Many people, now with undetectable levels of HIV in their blood, desperately search for ways to repair their faces — to have them "match their immune system," as several have told me. The search for the perfect facial filler has become one of the most asked about topics on Internet discussion groups and in treatment seminars. None of the restorative medical options available — products such as silicone injections, NewFill, Bio-Alcamid and Artecoll — are FDA approved. Long-term effects are unknown. At over $4,000 for a course of treatment, they are not cheap. Strong activism is needed to get third-party payers to acknowledge this drug-related side effect and pay for restorative therapy.

Research into reversing lipoatrophy has not been promising. A few studies suggest that switching from Zerit to AZT or Ziagen may reverse subcutaneous fat loss after 48 weeks. However most patients in those studies reported little visible change in their appearance. And unfortunately, therapies intended to improve body shape, such as exercise, anabolic steroids, and growth hormone, actually seem to worsen subcutaneous fat loss.

There is currently little research on ways to prevent lipoatrophy in those who are just starting treatment with Zerit or the other nucleoside analogs. Scientists have looked for the cause of lipoatrophy in mitochondrial toxicity, impaired fatty acid oxidation, increased TNF production, and the normal effects of aging. Some have proposed that supplements like L-carnitine or B vitamins might have a protective effect on mitochondria and may slow or prevent lipoatrophy. Many questions remain.

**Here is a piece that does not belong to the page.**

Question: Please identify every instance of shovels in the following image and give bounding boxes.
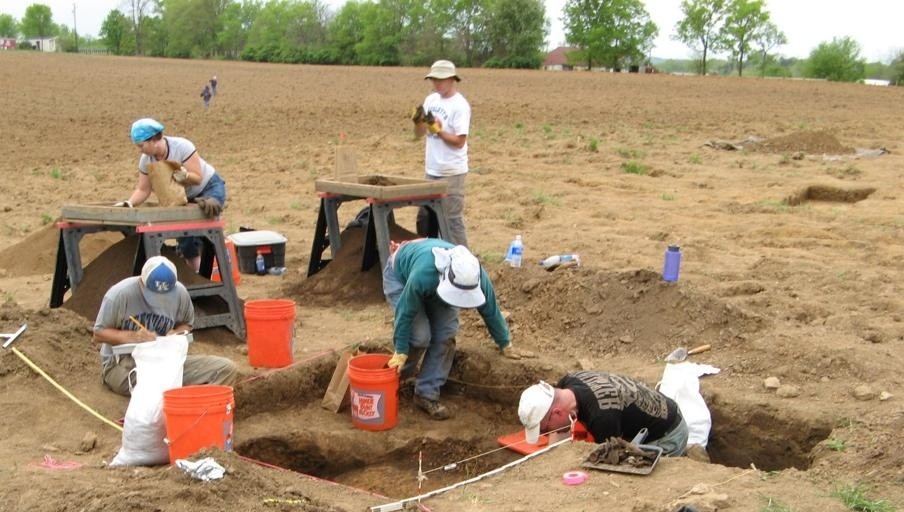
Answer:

Researching ways to maximize Zerit's benefits while minimizing its side effects must become a priority for the drug's manufacturer, Bristol-Myers Squibb. While that is ongoing, I believe this drug should no longer be given to treatment-naive patients unless they have been fully informed and agree to accept the risk of potentially irreversible facial wasting. The FDA should examine the evidence and, if warranted, add a specific caution to Zerit's label about facial wasting. A federal HHS committee is set to issue an updated version of their treatment guidelines. At the very least, that document should reflect the growing consensus expressed by Martin Hirsch at the recent Retrovirus Conference that "the combination of ddI and d4T should not be used as part of an initial antiretroviral regimen." Research studies involving previously untreated patients should avoid the use of Zerit. Until we can predict who will have an increased risk of developing lipoatrophy from Zerit, or until there is an effective method of managing those complications, Zerit should be dropped from the list of preferred drugs for use in treatment-naive patients and only used for salvage situations in which the benefits will outweigh the risks.